The "obvious defect" is that parental consent is often instrumental in minors getting hormones, which is reflected in Turban's data on the "enormous differences" in parent-child relationships between those who succeeded and failed, Greene wrote.
"If a close and positive relationship between parents and children struggling with gender identity is the key to successful outcomes for those adolescents, then the hormones themselves might make no difference, or even be harmful," he said.
Greene also noted global guidelines for hormone treatment recommend it only for youth who are already mentally stable, as well as Turban's failure to disaggregate results by hormone type. Natal males taking estrogen are much likelier to plan and be hospitalized for suicide attempts. Turban did not respond when questioned about the critiques of Greene and Singal.
The Heritage scholar obtained suicide rates by age and state between 1999 and 2020 from the CDC. He used Google Trends search data and a homeless youth nonprofit's state-law tracker for data about where minors can make their own medical decisions for the prevalence of adolescent use of blockers and hormones.
Greene chose the age range 12-23 because it covers the group that "could have entered puberty" since 2010. His statistical model accounts for state-specific variation by controlling for their suicide rates in ages 28-39 - too old to be a minor when blockers and hormones first became available.

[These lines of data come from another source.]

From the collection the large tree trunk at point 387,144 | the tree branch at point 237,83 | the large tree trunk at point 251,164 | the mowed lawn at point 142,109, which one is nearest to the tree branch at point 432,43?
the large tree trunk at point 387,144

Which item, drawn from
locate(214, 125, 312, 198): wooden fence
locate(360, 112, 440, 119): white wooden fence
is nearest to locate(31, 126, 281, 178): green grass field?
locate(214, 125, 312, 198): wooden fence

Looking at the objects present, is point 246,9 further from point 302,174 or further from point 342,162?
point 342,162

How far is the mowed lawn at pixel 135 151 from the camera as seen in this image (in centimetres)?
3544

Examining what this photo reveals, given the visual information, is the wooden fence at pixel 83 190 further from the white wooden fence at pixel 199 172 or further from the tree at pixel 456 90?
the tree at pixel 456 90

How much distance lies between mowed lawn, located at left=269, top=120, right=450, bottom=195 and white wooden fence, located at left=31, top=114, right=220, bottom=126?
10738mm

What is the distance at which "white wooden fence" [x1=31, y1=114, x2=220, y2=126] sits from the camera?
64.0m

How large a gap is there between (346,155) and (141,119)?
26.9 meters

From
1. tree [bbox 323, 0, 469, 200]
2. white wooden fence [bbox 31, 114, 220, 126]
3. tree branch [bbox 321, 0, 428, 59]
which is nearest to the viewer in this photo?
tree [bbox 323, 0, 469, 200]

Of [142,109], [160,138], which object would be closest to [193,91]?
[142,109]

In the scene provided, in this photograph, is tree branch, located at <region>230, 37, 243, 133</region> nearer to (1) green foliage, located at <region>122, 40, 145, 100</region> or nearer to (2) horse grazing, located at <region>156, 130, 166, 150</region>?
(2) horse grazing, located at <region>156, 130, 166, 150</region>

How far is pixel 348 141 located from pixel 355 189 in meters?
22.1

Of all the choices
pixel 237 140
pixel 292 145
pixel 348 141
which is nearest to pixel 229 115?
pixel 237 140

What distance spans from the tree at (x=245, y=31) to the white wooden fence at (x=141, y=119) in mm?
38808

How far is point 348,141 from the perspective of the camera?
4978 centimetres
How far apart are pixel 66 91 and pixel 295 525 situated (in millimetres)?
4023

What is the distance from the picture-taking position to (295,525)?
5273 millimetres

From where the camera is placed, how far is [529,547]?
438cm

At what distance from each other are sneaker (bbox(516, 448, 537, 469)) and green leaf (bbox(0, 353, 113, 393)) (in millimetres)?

Youth suicide rates between states with and without "minor access provision[s]" started to diverge "observabl[y]" in 2010 and spiked in the former around 2016, reaching about 3.5 more suicides per 100,000 by 2020. There was no spike in the 28-39 control group.
When adjusting for "somewhat higher" suicide rates in states with minor access provisions before 2010, Greene found an additional 1.6 suicides per 100,000 or a 14% higher rate. There are no "theoretically plausible alternatives" to the conclusion that these drug therapies caused the suicide rise, he said.
Meanwhile, explaining the differences between biological sex and gender identity may have played a role in the deplatforming of an evolutionary biologist.
PayPal and craft e-commerce platform Etsy both banned Colin Wright, the managing editor of Quillette, according to notices he posted. He recently testified in a legal challenge to California's gender-identity prison placement law.
When Wright asked PayPal, which he uses to receive donations, to explain why his business model was "risky," it told him to submit a subpoena. Wright told Just the News PayPal actually canceled his account April 29, "but I thought it was an error so I didn't report it," and only disclosed it publicly on Friday when PayPal mentioned the subpoena.
Etsy told Wright on Friday his store lists items that are "demeaning or disparaging" toward one or more protected classes, and denied his appeal the next day. Neither company responded to Just the News queries.
Wright's merchandise for his "Reality's Last Stand" brand includes the male and female symbols at opposite ends of the logo. He also sells items emblazoned with a political cartoon tweeted by Elon Musk.
While he thought going freelance would free him, Wright said "being hostage to the political whims of payment processors presents a whole new level of uncertainty and stress."
A Prague-based gender-critical artist, Lucia Eggen, made similar accusations in an essay last month about the e-commerce platform Shopify's response to a campaign against her by a trans rights activist.
"Nearly two years of my work were gone in an instant," she wrote, because her "infographic explaining difference[s] between Feminism and Gender Ideology" violated Shopify's policy against "hateful content." Shopify didn't answer a query from Just the News.